原文 2022-02-17 08:22:10 6 1 python/ regression/ least-squares

I have some questions about multiple regression models in python:我对python中的多元回归模型有一些疑问：

Why is it necessary to apply a “dummy intercept” vector of ones to start for the Least Square method (OLS)?为什么有必要应用一个“虚拟截距”向量来开始最小二乘法 (OLS)？ (I am refering to the use of X = sm.add_constant(X). I know that the Least square method is a system of derivatives equal to zero. Is it computed with some iterative method that make a “dummy intercept” necessary? Where can I find some informative material about the detail of the algorithm est = sm.OLS(y, X).fit()? （我指的是 X = sm.add_constant(X) 的使用。我知道最小二乘法是一个等于零的导数系统。它是用某种迭代方法计算的，需要“虚拟截距”吗？哪里我能找到一些关于算法 est = sm.OLS(y, X).fit() 细节的资料吗？
As far as I understood, scale.fit_transform produce a normalization of the data.据我了解， scale.fit_transform 产生数据的规范化。 Usually a normalization do not produce value higher than 1. Why, once scaled I see value that exceed 1?通常归一化不会产生高于 1 的值。为什么在缩放后我会看到超过 1 的值？
Where is it possible to find a official documentation about python functions?在哪里可以找到有关 python 函数的官方文档？

Thanks in advance提前致谢

1 个解决方案

In the OLS the function you are trying to fit is: y=ax1+ax2+ax3+c.在 OLS 中，您要拟合的 function 是：y=ax1+ax2+ax3+c。 if you don't use c term, your line will always pass through the origin.如果您不使用 c 术语，您的线将始终通过原点。 Hence to give more degrees of freedom to your line which can be offset by c from your origin you need c.因此，为了给你的线更多的自由度，它可以从你的原点偏移 c，你需要 c。

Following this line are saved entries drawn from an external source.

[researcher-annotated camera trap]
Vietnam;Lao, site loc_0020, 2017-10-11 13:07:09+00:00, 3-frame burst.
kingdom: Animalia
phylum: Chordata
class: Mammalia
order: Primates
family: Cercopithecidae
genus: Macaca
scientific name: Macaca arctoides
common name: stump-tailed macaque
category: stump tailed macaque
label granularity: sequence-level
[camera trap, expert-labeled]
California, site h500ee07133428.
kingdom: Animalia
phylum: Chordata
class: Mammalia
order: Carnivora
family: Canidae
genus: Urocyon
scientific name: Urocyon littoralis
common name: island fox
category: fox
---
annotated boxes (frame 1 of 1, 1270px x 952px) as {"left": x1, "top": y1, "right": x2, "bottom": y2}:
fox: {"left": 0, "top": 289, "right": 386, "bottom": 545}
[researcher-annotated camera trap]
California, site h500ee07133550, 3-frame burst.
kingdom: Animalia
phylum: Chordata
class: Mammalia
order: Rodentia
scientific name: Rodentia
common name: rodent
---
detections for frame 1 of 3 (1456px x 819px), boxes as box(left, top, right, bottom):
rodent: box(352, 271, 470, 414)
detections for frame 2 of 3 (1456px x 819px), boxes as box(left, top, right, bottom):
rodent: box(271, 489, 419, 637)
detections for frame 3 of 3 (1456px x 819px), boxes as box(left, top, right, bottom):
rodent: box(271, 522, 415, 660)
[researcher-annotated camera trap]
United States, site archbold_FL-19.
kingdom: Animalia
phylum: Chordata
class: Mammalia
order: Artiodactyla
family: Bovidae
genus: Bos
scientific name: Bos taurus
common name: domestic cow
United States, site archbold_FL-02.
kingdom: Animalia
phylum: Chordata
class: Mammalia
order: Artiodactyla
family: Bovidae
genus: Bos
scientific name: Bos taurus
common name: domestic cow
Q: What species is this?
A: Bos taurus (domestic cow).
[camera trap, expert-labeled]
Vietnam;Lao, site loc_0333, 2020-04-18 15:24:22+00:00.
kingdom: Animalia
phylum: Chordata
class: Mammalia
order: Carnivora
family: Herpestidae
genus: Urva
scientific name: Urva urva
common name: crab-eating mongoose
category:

You can fit a line without constant term and you will get set of coefficients (dummy intercept is not necessary for iterative computation), but that might not be the best possible straight line which minimises the least square.您可以拟合一条没有常数项的直线，您将获得一组系数（迭代计算不需要虚拟截距），但这可能不是最小化最小二乘的最佳直线。